* [OBJECTIVE]
Find every line in the data below that contains the word "does", and copy each of those lines.

* [DATA PROVIDED]
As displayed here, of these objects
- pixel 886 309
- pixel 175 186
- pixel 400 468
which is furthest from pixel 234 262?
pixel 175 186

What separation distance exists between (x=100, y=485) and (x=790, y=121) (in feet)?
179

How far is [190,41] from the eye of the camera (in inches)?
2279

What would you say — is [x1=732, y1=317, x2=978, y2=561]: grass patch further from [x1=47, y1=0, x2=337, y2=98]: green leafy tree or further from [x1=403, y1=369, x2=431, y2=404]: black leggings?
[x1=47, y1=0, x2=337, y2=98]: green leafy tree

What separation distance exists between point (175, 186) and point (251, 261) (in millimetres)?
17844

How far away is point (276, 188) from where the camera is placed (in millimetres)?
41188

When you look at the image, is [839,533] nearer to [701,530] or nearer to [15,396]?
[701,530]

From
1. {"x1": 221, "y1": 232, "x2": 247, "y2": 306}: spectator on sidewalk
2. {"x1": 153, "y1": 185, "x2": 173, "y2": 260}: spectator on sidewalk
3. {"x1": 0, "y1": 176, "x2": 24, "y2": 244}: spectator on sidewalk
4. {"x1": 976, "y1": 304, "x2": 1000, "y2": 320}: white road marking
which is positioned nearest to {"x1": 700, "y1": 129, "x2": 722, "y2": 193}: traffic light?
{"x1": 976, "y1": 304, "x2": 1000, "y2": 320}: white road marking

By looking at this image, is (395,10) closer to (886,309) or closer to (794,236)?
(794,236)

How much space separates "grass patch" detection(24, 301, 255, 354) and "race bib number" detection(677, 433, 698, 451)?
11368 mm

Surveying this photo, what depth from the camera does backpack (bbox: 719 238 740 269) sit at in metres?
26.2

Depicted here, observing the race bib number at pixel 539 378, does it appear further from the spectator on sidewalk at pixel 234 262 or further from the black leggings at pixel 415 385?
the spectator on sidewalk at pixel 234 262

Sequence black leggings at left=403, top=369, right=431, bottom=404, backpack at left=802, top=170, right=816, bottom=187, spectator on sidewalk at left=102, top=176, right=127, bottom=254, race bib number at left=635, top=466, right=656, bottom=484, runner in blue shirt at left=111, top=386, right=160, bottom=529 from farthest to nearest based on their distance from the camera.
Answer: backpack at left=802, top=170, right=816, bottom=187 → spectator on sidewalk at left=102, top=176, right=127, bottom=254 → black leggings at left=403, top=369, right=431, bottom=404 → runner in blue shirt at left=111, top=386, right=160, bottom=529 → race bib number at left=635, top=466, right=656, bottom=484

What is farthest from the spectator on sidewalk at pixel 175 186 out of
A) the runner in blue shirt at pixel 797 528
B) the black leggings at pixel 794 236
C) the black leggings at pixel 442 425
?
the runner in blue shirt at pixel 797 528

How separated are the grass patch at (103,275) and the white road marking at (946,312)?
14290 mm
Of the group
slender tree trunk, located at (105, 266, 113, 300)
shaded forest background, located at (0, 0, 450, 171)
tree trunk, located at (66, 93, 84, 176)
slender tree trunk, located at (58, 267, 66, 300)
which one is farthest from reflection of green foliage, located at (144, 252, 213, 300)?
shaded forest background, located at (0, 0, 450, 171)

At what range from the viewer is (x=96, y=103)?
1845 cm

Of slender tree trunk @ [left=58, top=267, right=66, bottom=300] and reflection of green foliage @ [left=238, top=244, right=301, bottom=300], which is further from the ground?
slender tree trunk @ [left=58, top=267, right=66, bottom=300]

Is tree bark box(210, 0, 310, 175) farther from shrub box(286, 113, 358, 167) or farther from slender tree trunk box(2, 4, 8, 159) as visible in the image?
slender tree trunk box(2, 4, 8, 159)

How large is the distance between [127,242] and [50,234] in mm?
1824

* * *

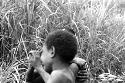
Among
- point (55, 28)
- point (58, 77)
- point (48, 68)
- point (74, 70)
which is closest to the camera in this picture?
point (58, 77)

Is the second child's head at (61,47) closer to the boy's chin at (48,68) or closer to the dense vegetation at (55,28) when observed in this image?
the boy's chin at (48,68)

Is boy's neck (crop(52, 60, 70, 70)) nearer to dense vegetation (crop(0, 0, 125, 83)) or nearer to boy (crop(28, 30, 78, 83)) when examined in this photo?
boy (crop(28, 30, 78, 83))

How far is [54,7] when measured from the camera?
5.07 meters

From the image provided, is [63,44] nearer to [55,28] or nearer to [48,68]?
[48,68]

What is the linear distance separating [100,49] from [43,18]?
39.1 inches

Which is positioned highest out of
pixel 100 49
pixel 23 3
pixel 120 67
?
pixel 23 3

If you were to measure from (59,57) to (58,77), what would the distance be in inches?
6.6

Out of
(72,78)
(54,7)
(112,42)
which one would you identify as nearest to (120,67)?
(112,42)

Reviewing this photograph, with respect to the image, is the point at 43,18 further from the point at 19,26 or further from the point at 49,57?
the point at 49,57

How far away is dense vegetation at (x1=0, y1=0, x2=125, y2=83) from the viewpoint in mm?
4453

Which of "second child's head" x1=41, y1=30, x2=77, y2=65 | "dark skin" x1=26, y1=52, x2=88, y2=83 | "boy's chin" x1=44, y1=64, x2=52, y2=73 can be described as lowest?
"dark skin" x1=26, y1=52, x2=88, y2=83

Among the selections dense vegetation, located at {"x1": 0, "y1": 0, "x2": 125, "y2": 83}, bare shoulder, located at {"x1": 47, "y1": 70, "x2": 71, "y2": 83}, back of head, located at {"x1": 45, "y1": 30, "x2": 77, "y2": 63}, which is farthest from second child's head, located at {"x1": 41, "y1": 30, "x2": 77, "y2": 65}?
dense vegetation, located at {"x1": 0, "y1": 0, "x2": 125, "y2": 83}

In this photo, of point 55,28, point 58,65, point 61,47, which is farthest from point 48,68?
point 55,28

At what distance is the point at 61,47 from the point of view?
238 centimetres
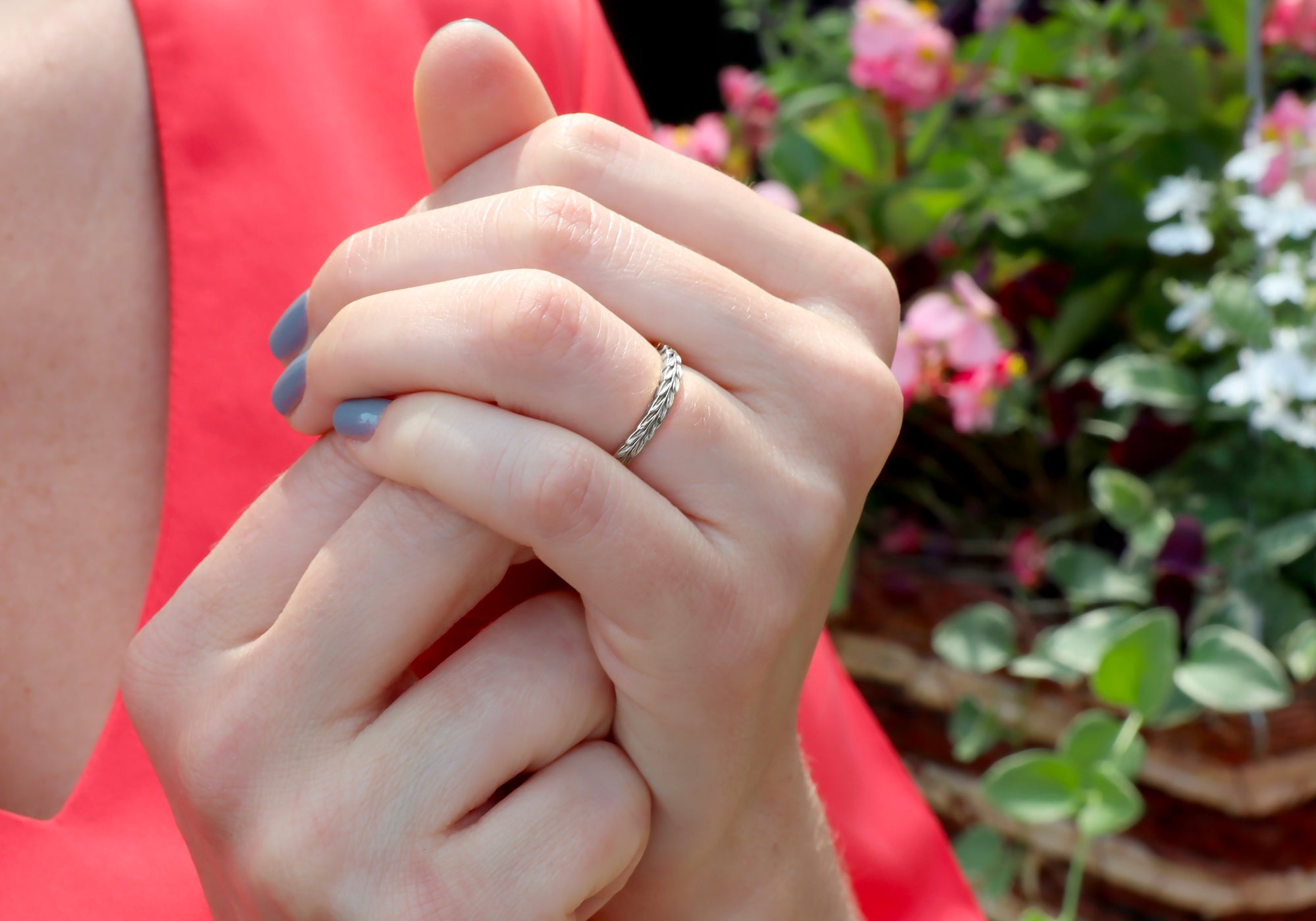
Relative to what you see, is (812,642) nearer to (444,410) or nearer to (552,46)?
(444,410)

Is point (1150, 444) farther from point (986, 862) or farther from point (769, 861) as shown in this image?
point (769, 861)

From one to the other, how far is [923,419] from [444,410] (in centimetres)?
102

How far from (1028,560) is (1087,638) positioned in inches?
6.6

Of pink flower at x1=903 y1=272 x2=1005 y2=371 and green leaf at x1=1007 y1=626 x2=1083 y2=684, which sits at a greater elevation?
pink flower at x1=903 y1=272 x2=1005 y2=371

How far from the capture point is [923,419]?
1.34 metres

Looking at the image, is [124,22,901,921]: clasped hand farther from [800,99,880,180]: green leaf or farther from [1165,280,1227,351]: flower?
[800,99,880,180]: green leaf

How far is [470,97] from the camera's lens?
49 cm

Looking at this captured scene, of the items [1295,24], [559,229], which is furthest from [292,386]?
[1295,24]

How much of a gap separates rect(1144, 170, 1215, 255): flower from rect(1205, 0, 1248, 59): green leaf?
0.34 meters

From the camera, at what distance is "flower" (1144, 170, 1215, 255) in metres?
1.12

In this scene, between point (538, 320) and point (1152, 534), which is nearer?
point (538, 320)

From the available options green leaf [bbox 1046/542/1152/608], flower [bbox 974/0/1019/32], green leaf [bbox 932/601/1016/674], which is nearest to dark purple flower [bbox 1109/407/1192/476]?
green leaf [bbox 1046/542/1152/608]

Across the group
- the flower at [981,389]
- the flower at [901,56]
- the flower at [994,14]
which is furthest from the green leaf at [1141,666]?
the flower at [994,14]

* [WRITTEN ANSWER]
Surveying this photo, what depth from the camera does backpack (bbox: 719 238 740 269) sit at in metres?
Depicted here, observing the race bib number at pixel 539 378, does it appear further from the spectator on sidewalk at pixel 234 262 or further from the black leggings at pixel 415 385?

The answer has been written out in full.